One of the earliest uses of the word multiverse in science fiction is in The Sundered Worlds, by Michael Moorcock, published in 1963. It is the hypothetical set of all universes, the many possible realities that may co-exist. Certain aspects of quantum physics might be explained if every possible outcome of an event is equally valid (whatever can happen does happen; reality is constantly branching off into alternate, independent parallels). You have probably heard of the Schrödinger’s Cat thought experiment used to explain this (actually, the whole thing was a bit of a parody – Schrödinger wanted to point out what he saw as absurd assumptions of quantum physics).
What Could Have Been
In science-fiction, the idea is taken to some interesting extremes. Authors imagine realities where the Axis won WW2, where the Roman Empire never fell, or where the dinosaur-killing asteroid missed the Earth. Some stories have characters traveling between alternate universes as a sort of “sideways” time travel that lets them check out other possibilities.

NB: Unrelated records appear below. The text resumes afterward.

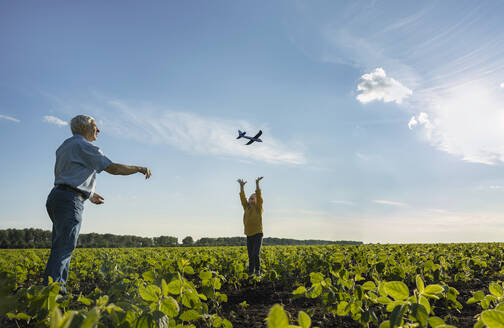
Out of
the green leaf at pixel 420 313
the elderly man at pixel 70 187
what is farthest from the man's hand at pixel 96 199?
the green leaf at pixel 420 313

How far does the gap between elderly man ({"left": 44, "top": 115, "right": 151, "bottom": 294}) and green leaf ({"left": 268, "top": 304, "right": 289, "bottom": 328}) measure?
3447 mm

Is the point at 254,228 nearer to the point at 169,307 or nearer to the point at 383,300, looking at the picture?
the point at 383,300

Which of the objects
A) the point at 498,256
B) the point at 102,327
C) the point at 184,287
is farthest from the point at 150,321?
the point at 498,256

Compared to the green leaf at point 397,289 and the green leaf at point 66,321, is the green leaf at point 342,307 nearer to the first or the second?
the green leaf at point 397,289

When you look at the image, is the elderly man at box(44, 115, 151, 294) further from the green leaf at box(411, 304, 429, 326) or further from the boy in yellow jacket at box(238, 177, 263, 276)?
the boy in yellow jacket at box(238, 177, 263, 276)

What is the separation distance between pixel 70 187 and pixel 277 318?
375cm

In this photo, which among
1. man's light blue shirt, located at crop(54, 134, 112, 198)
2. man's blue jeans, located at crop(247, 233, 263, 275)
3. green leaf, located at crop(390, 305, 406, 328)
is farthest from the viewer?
man's blue jeans, located at crop(247, 233, 263, 275)

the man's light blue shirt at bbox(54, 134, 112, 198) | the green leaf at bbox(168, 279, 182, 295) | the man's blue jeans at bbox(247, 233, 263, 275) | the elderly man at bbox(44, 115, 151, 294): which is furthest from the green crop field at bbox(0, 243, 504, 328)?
the man's light blue shirt at bbox(54, 134, 112, 198)

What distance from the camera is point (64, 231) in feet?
12.2

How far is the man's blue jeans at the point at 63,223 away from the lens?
3.66m

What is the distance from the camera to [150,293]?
4.49 feet

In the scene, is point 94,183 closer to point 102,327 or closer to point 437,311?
point 102,327

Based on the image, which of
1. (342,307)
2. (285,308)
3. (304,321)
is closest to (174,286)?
(304,321)

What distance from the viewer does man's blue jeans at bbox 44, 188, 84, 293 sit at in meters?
3.66
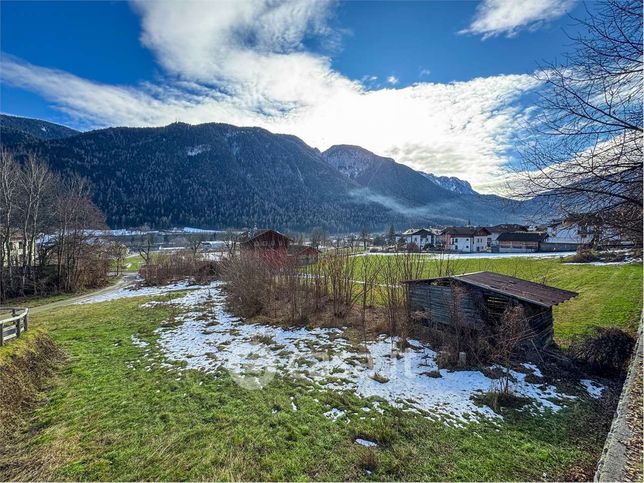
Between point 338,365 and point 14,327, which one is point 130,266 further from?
point 338,365

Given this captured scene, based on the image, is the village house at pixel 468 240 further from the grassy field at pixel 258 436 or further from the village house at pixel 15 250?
the village house at pixel 15 250

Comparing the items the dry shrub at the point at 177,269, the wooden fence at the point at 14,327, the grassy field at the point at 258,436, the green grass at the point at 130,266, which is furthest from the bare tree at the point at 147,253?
the grassy field at the point at 258,436

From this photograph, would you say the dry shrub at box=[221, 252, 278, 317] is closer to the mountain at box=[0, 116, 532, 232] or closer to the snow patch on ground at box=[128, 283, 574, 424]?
the snow patch on ground at box=[128, 283, 574, 424]

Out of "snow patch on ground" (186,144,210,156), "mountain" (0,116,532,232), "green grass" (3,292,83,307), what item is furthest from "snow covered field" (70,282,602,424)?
"snow patch on ground" (186,144,210,156)

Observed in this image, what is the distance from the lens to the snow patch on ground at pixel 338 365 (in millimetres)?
8183

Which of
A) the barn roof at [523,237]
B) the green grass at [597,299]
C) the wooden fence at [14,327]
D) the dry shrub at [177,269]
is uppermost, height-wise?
the barn roof at [523,237]

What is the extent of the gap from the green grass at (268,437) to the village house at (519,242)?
61844 mm

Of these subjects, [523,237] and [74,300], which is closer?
[74,300]

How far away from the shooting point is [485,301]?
11680 millimetres

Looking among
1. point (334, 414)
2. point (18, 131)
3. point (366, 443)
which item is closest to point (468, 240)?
point (334, 414)

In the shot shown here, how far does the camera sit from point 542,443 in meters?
6.41

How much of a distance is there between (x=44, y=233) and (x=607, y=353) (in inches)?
1798

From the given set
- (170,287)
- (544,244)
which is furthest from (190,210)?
(544,244)

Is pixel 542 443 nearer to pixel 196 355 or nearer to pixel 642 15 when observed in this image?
pixel 642 15
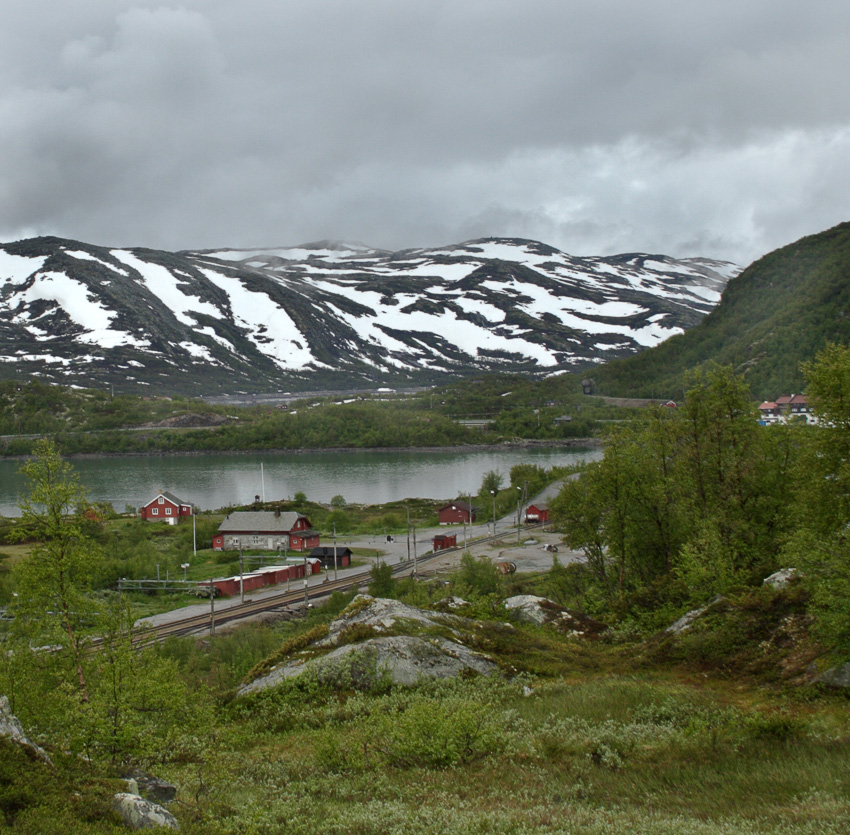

Sliding through realities, cast members, network mix-ups, cancellation …
In reality? It’s hard to say. There are scientists who support and those who criticize multiverse theory. We might be in a multiverse and be unable to prove it because we don’t know what to look for! One thing’s for sure, though – we have at least this one, enormous, wonderful universe to play around in, as well as the fantastic multiverses of our minds.